The shortlist for the prize comprises three sweeping histories of major historical significance.
Fulbrook is in the running for Reckonings: Legacies of Nazi Persecution and the Quest for Justice (Oxford University Press) which explores both the lives of the victims and the perpetrators of the Holocaust.
Lovell competes with Maoism: A Global History (published in the UK by The Bodley Head and in the US by Knopf), investigating Mao’s impact on China and the world at a time when understanding where today’s China comes from is particularly crucial.
And Lepore is recognised for These Truths: A History of the United States (W W Norton), an ambitious American history, from Columbus to Trump, praised for coming to a well-known story "from completely new, original angles".
Each of the three historians, now vying for the $75,000 grand prize, will be awarded $10,000 as shortlistees.
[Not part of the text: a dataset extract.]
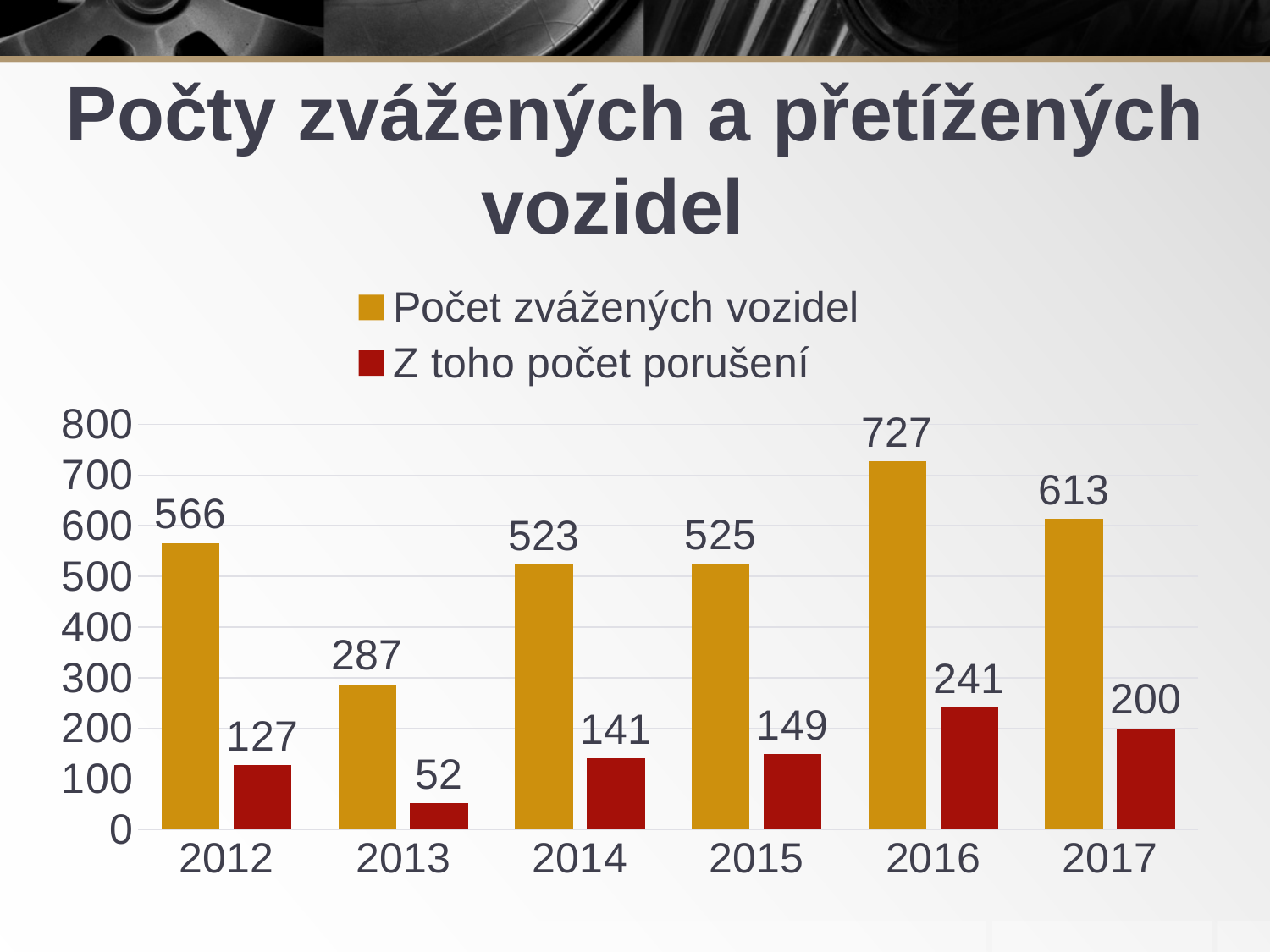
What colour represents 'Z toho počet porušení' in the chart? red How many series does the legend list? 2 In which year was 'Z toho počet porušení' the lowest? 2013 Did 'Z toho počet porušení' rise or fall from 2016 to 2017? fall What is the difference between 'Počet zvážených vozidel' and 'Z toho počet porušení' in 2017? 413 What was the value of 'Počet zvážených vozidel' in 2016? 727 What type of chart is shown on the slide? bar chart In which year was 'Počet zvážených vozidel' the highest? 2016 Which year had a higher 'Z toho počet porušení': 2014 or 2015? 2015 What was the value of 'Z toho počet porušení' in 2013? 52 How many years are shown on the x axis? 6 Is the value of 'Počet zvážených vozidel' in 2013 greater or less than 300? less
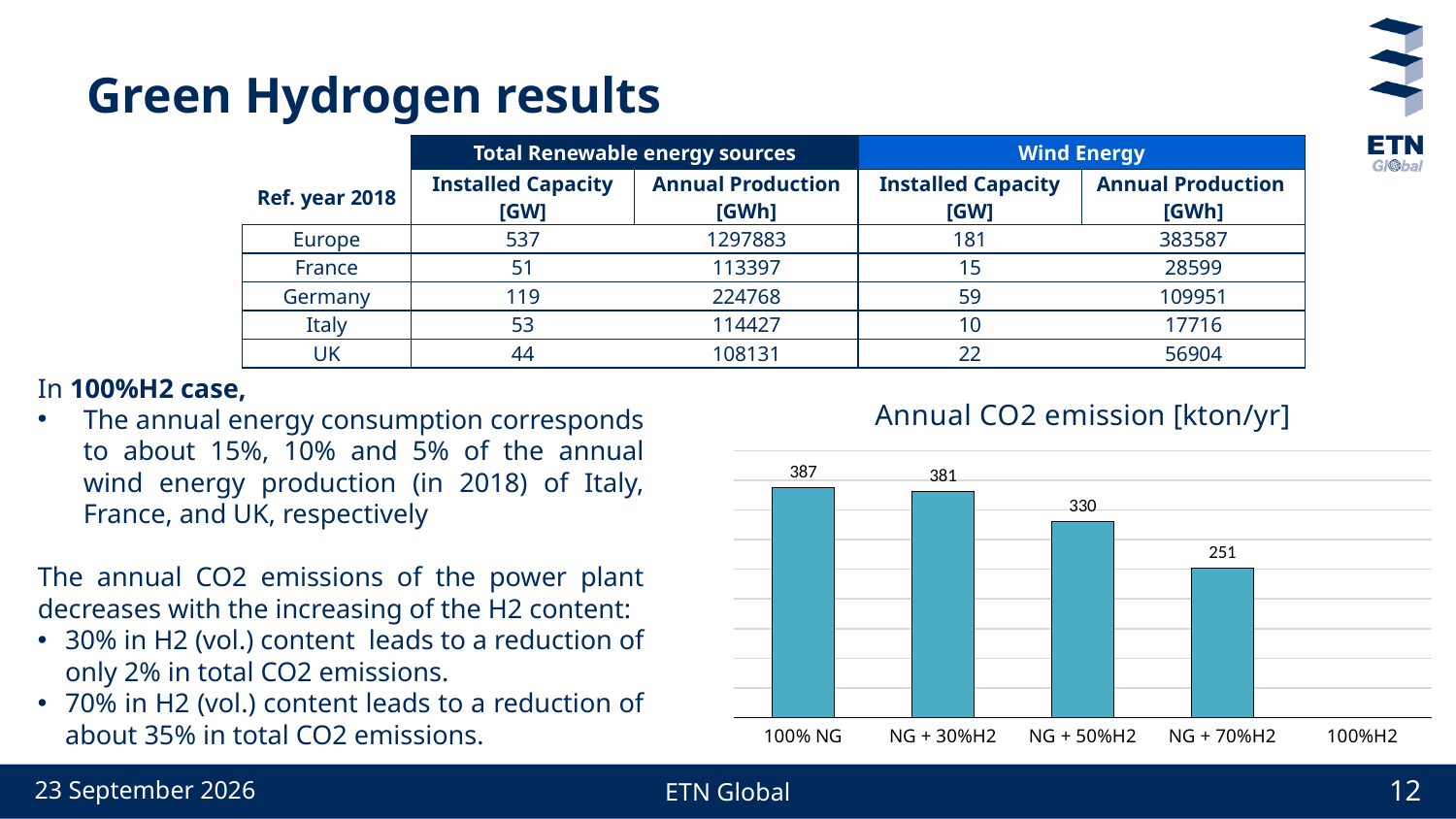
What is the annual CO2 emission for the 100% NG case? 387 Which case has the highest annual CO2 emission in the chart? 100% NG What is the annual CO2 emission for the NG + 30%H2 case? 381 What is the annual CO2 emission for the NG + 70%H2 case? 251 What is the annual CO2 emission for the NG + 50%H2 case? 330 What is the difference in annual CO2 emission between the 100% NG case and the NG + 70%H2 case? 136 Which has a larger annual CO2 emission, NG + 50%H2 or NG + 70%H2? NG + 50%H2 What kind of chart is used to show the annual CO2 emission? Bar chart How many categories are shown on the x axis of the chart? 5 Among the cases with a visible bar, which has the lowest annual CO2 emission? NG + 70%H2 What is the difference in annual CO2 emission between the NG + 30%H2 case and the NG + 50%H2 case? 51 Do the annual CO2 emission values rise or fall from left to right along the x axis? Fall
The winner's announcement will be made on 14th November at the Cundill History Prize Gala at the Montreal Museum of Fine Arts.
Historian Alan Taylor is chair of the prize jury, which also comprises Harvard professor Jane Kamensky, University College Dublin's professor of history Robert Gerwarth, Canadian author Charlotte Gray and the director of Oxford University’s China Centre Rana Mitter. Taylor ommented: "The finalists for the Cundill History Prize have written three exceptional works of history. Fulbrook’s Reckonings, Lepore’s These Truths, and Lovell’s Maoism are deeply researched and rich in insights. They take on difficult and ambitious topics with an impressive commitment to moral inquiry and humane values. Their literary quality will enable the authors to introduce new findings to a very broad readership."
Antonia Maioni, dean of the Faculty of Arts at McGill University, added: "Written by three outstanding women, these are sweeping histories of major historical significance, addressing political movements which radically shaped our past and are resurgent at a time of contemporary political upheaval. The three finalists are essential reading for everyone if we are to take lessons from the past which can help shape a stable, positive future. The Cundill History Prize honours each of these books and in doing so fulfils the vision of our founder Peter F Cundill in bringing great works of historical research to a global general readership."